Politically this is a long-expected move by the Democrats, even if the form isn't quite was most people thought it would be. This is a step toward (but not there yet!) a flood of new Democratic voters and the Democratic goal of a permanent majority. At least, that's what Democratic strategists seem to believe. I'm not so sure they'd actually get the results they wanted, though, even if they succeeded on the face of it.
What Obama just did seems rather mild compared to the rhetoric on the right, though. They seem to see this as an irreversible step down a slippery slope to doom. I see this more as a stupidly implemented, easily reversible step that should be a part of a much broader reform of our immigration policies. I'm all for an actual amnesty (which this is not), one that applied to anyone who wasn't a felon, was actually working towards assimilation with American culture, and wasn't agitating for the overthrow of the U.S. government. I'd also like to see our current immigration restrictions completely removed, as they were before the 1860s, back when that motto on the Statue of Liberty actually meant something:
Give me your tired, your poor,Emma Lazarus wrote that, and for about the first half of this country's history it was the literal truth. Today's immigration controls have turned that motto from truth into a cruel, viscous joke – but nobody's laughing except the lawyers who take hopeful immigrant's hard-earned money knowing that there's little chance of success for them.

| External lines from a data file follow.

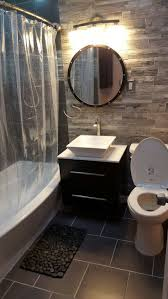 Guest Bathroom Decor Ideas Pinterest by 1000 Ideas About Small Bathroom Makeovers On Pinterest Small Small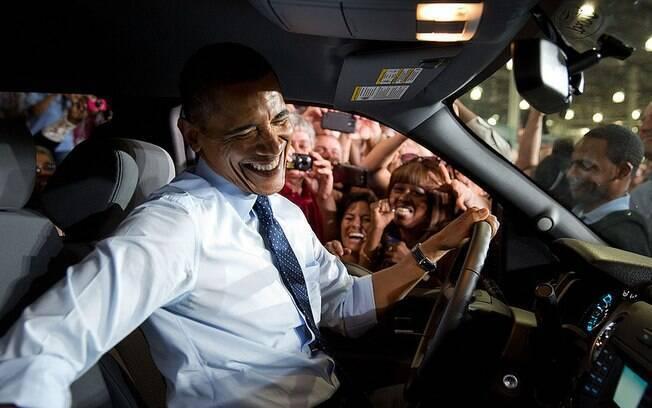 Presidente dos EUA é visto em carro passando por empregados de fábrica da Ford em Liberty, Missouri (20/9/2013)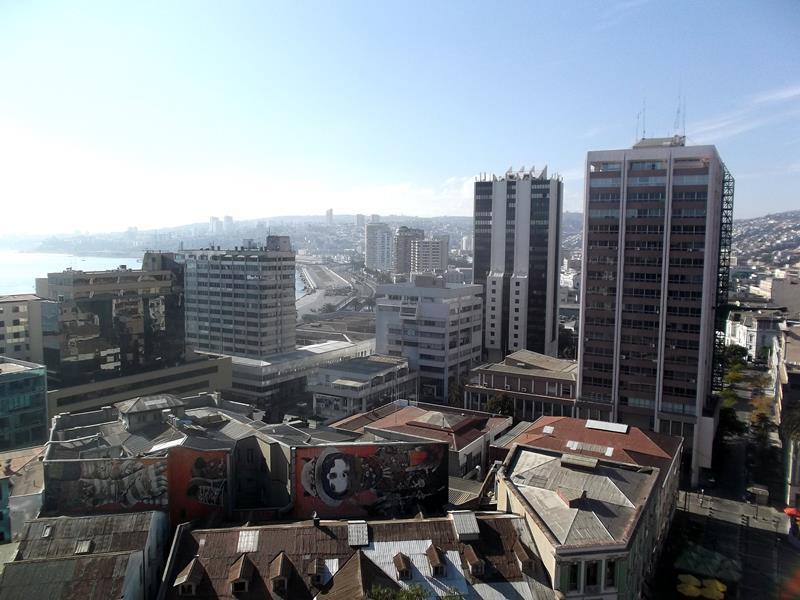 chile_033_valparaiso_panorama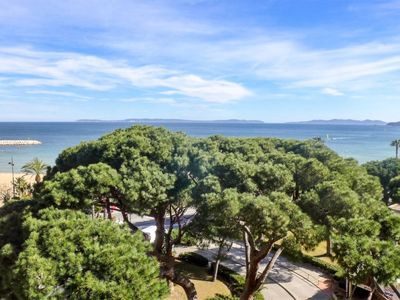 Photo for One bedroom Apartment, sleeps 4 in Le Lavandou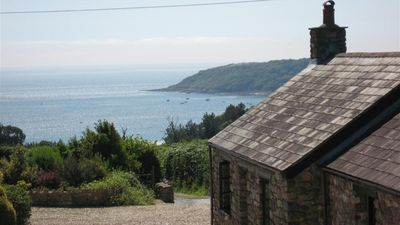 Photo for Western Farm Cottage, Penmaen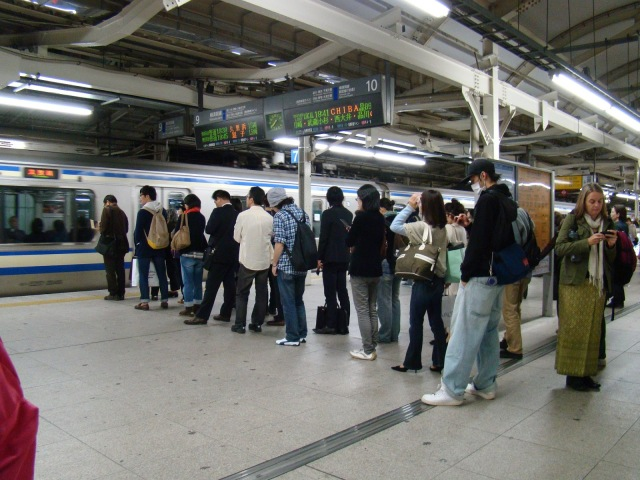 fila-metro-japon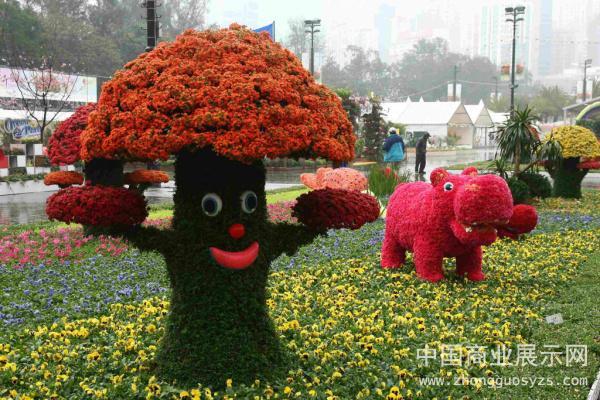 其中展会上展出的用植物花卉巧妙设计的可爱动物造型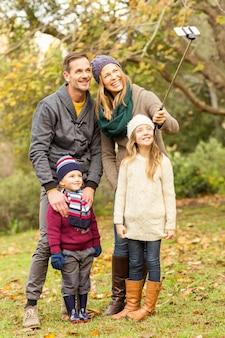 セルフを取る笑顔若い家族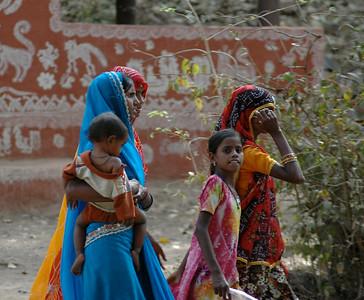 Rajasthan: women wear colorful saris, and shawls.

Your huddled masses yearning to breathe free,
The wretched refuse of your teeming shore.
Send these, the homeless, tempest-tossed, to me:
I lift my lamp beside the golden door.
However, even someone as pro-open-immigration as I will not support actions like Obama's taken in isolation. Those actions only make sense to me if they are part of a much broader set of reforms that include not only open immigration, but active deportation of felons and agitators, requirements for assimilation (including English and meaningful citizenship achievement), and more. I don't see anything but bad consequences to piecemeal implementation over the course of years; this is something that really needs to be dropped into place quickly. I've never thought this was politically feasible (and it certainly isn't now), so my default position is to oppose any significant change until real reform does become politically feasible.
There is one good thing I can think of that will come from Obama's amnesty: Congressional gridlock. I think Obama just dropped a nuclear weapon on any possibility of cooperative Republicans. It will be outright political war for the rest of his term in office. Nothing will get done. Yay!